We convince ourselves, much as King David had, that we're deserving of what we see coming.  Desire blows away common sense and drowns out the Spirit of God. Desire to fit in. Desire not to be left out. Desire to feel a certain way once the pleasure we think we seek happens.  It's a common understanding of sexual predators that they begin with small offenses and escalating them over time they become the worst of the worst.  The high they get from their exploits doesn't last.  
That is also the way of idolatry.  A few trinkets start a shrine.  Next comes shirts and hats. Then comes a thorough study of whatever it is in order to make yourself look like you know your stuff.  Houses get themed out to accommodate their idols. Next comes denial. Oh it's not any of that! It's not an idol!  They can't give a solid answer as to what it is, or why so much of their time, energy, effort and more importantly, money was poured into it but to them it's not an idol problem.  Really?  People willingly waste hours if not days a week on whatever has become their idol but only give their Savior, if they are indeed saved, minutes a week of their lives and withholding their offerings and tithes because of things that aren't needs.  If they aren't saved they essentially do the same.  Christians living like the world. 

Temptations aren't just a group from the past nor are they a brand name cat treat.  Temptations are everywhere.  

We are our own worst enemy.  I cry out daily for God's help in keeping my Ephesians 6 armor on.  I can't trust me! 
I am easily swayed by bling. Easy to be convinced that something isn't that baf or bad at all.  I am easily swayed to believe even the news outlets because of a deep seated desire to believe they wouldn't harm me.  Yet in who's encampment do they belong? It isn't God's.  In all of the Old Testament there are examples of why you should not trust the purported wise people of your time.  Satan is over them, using them to his ends.   That will only change during the 1,000 year reign of Christ. 

The temptation to believe anything we are told, be it from doctors, news organizations, politicians aren't just a mild pressure of a thing, it's a heavy pressure of a thing.  We are given little choice to accept or be ostracised.  Right now we live in Satan's kingdom.  It won't be the Kingdom of God again until after the Tribulation. 
We don't take things like temptations seriously enough.   We don't even try to resist when the temptation looks so desirable.  

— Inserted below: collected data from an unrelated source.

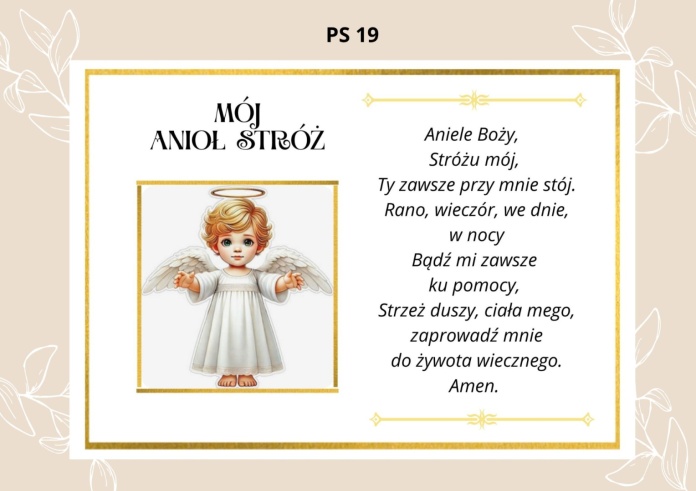 PS 19

MÓJ
ANIOŁ STRÓŻ

Aniele Boży,
Stróżu mój,
Ty zawsze przy mnie stój.
Rano, wieczór, we dnie,
w nocy
Bądź mi zawsze
ku pomocy,
Strzeż duszy, ciała mego,
zaprowadź mnie
do żywota wiecznego.
Amen.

Remember the cost to King David. 
His son was taken.  It costs someone something when we give in to temptations. Either personally or publicly it always costs.  Can be your reputation. Can be your responsibilities. Can be trust. Can be....fill in the blank.  The Bible says it's GOING to cost.  King David eventually saw his son again. But oh how painful that meeting must have been.  

Look at your life today.  How are you dealing with temptation?  Me, I am constantly bombarded.  Seconds are all it takes from ending the reading and writing that I do each morning to see it rear its ugly head.  Seconds.  Our sin nature takes no rest.  

A revival can only come when people  impacted by the conviction of the Spirit, renounce their ways and return to Godliness.  What has kept the Rapture from happening?  People still turning and revivals still happening. Yet even that is but one part.  Every man will be without excuse in the day they stand before Christ.  In as much as the possibilities being endless in the possible ways of sins in humanity, they all will be accounted for. 

We need to fight back when it comes to temptations.  Nehemiah's prayers were simple. "Help!" was it.  

Look at what you have compromised on in your life.  You and I are guilty of taking our passions for living for Jesus and have given them to things and people of this world.  Sports teams, politicians, celebrities, even family and friends are higher on the list than God is.  We know more about any of them than we do about Jesus!  I know more Christians that know more about their chosen sports teams and all their players and history than they do about their Bible. 

The time is now to turn and repent, to seek Godly living.  To renounce whatever has taken God's place in our lives.